> SHORT EXERCISE
Reproduce the passage on netID token requests word for word, in full.

> PASSAGE
------------------------------------------------------------

Token requests are carried out after the callback to the client in order to exchange the code (only valid for 30 seconds and to be used only once) provided for an access token (valid for 15 minutes) for the UserInfo Endpoint as well as the id token. It is absolutely necessary that the code used remains unmodified.

With token requests, it's particularly important to ensure that the code provided is identical bit-by-bit to the one received in the callback to the redirect_uri.

The netID endpoint for token requests is https://broker.netid.de/token. Clients are authenticated using

client_id
        REQUIRED.  The client identifier issued to the client during
        the registration process in the netID Developer Portal.

client_secret
        REQUIRED.  The client secret issued to the client during
        the registration process in the netID Developer Portal.

------------------------------------------------------------

> RECORDS SHOWN

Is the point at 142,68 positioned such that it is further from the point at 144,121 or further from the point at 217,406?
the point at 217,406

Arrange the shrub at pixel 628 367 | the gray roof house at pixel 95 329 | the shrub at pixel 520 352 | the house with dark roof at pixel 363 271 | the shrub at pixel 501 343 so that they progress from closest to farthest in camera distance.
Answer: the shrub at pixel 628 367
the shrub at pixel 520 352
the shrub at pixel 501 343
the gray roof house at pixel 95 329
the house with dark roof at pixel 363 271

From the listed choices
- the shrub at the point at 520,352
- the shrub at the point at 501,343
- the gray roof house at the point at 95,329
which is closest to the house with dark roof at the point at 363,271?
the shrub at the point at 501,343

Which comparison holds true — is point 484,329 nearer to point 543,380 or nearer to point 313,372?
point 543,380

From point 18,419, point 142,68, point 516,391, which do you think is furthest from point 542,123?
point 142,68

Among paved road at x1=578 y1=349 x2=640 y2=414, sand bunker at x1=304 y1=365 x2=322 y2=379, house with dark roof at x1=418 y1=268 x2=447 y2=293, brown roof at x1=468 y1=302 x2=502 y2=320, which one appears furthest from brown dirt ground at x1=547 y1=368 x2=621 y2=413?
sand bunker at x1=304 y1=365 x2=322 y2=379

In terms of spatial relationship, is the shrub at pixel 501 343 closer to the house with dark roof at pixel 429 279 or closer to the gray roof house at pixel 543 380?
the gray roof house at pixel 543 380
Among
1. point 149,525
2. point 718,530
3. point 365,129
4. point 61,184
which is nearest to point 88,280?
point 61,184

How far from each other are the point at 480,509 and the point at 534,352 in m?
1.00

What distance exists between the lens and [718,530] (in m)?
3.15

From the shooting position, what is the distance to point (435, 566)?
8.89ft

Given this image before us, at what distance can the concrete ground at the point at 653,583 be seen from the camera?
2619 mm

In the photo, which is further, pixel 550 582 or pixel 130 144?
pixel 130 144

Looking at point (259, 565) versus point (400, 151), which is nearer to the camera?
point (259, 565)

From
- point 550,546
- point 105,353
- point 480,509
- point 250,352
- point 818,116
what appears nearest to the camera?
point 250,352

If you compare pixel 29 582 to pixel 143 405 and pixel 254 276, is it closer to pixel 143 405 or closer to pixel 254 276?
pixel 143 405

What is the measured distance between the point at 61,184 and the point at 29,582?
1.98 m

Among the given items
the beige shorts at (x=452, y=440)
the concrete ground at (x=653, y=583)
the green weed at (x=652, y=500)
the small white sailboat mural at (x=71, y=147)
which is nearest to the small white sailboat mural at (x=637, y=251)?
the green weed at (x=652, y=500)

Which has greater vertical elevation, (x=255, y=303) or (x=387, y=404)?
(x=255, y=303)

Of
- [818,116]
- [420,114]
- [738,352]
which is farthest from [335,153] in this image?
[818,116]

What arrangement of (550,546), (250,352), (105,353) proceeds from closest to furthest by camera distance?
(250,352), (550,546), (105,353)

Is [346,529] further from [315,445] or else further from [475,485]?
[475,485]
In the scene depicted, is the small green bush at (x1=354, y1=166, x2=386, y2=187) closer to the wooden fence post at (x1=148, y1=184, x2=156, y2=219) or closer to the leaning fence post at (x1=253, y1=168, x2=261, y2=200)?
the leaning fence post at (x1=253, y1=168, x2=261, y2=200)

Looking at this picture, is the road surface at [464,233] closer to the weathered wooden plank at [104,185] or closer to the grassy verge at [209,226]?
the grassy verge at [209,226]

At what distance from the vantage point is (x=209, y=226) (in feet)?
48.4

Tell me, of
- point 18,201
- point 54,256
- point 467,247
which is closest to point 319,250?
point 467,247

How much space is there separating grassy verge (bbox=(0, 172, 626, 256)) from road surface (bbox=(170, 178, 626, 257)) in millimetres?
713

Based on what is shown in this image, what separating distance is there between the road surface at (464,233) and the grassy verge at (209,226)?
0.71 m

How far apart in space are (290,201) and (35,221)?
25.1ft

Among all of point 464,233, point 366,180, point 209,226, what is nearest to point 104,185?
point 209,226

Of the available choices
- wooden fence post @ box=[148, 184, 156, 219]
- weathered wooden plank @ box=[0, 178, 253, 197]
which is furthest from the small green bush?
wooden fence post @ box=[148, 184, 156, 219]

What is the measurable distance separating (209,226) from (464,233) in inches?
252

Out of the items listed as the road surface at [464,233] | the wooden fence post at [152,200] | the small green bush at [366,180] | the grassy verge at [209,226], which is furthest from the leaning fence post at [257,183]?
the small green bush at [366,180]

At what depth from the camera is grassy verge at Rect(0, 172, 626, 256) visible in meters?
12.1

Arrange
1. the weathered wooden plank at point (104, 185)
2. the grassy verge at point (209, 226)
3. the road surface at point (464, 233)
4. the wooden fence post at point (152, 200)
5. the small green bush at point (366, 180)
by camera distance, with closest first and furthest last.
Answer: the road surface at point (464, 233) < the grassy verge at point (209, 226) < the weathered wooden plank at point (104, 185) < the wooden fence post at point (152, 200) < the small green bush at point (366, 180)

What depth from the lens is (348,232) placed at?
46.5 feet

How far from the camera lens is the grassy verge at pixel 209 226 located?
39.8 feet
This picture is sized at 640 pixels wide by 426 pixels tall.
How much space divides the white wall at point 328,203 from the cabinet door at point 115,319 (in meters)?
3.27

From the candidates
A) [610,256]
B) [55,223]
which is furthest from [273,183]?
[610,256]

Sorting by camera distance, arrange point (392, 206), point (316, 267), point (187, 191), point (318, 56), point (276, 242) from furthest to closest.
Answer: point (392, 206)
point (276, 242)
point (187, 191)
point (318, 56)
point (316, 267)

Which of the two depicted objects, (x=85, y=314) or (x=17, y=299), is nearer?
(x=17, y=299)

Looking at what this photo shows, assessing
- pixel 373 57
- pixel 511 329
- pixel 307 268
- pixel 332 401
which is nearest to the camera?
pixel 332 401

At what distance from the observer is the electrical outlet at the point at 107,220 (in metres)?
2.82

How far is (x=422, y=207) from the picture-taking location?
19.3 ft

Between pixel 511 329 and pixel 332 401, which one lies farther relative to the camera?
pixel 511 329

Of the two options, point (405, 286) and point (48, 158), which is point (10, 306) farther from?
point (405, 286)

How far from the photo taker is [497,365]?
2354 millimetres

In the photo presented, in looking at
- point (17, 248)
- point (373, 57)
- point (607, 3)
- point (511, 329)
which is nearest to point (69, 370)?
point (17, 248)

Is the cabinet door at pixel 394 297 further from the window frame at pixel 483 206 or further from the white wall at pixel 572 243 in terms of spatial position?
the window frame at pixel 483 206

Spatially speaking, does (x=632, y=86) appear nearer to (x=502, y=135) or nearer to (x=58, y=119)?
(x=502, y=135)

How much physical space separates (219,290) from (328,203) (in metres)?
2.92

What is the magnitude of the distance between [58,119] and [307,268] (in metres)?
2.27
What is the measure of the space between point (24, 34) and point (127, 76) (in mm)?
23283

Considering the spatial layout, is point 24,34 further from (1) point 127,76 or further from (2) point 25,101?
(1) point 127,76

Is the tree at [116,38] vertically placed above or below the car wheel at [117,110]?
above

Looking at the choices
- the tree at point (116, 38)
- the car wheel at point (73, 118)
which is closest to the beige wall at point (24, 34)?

------------------------------------------------------------

> FULL RESPONSE
Token requests are carried out after the callback to the client in order to exchange the code (only valid for 30 seconds and to be used only once) provided for an access token (valid for 15 minutes) for the UserInfo Endpoint as well as the id token. It is absolutely necessary that the code used remains unmodified.

With token requests, it's particularly important to ensure that the code provided is identical bit-by-bit to the one received in the callback to the redirect_uri.

The netID endpoint for token requests is https://broker.netid.de/token. Clients are authenticated using

client_id
        REQUIRED.  The client identifier issued to the client during
        the registration process in the netID Developer Portal.

client_secret
        REQUIRED.  The client secret issued to the client during
        the registration process in the netID Developer Portal.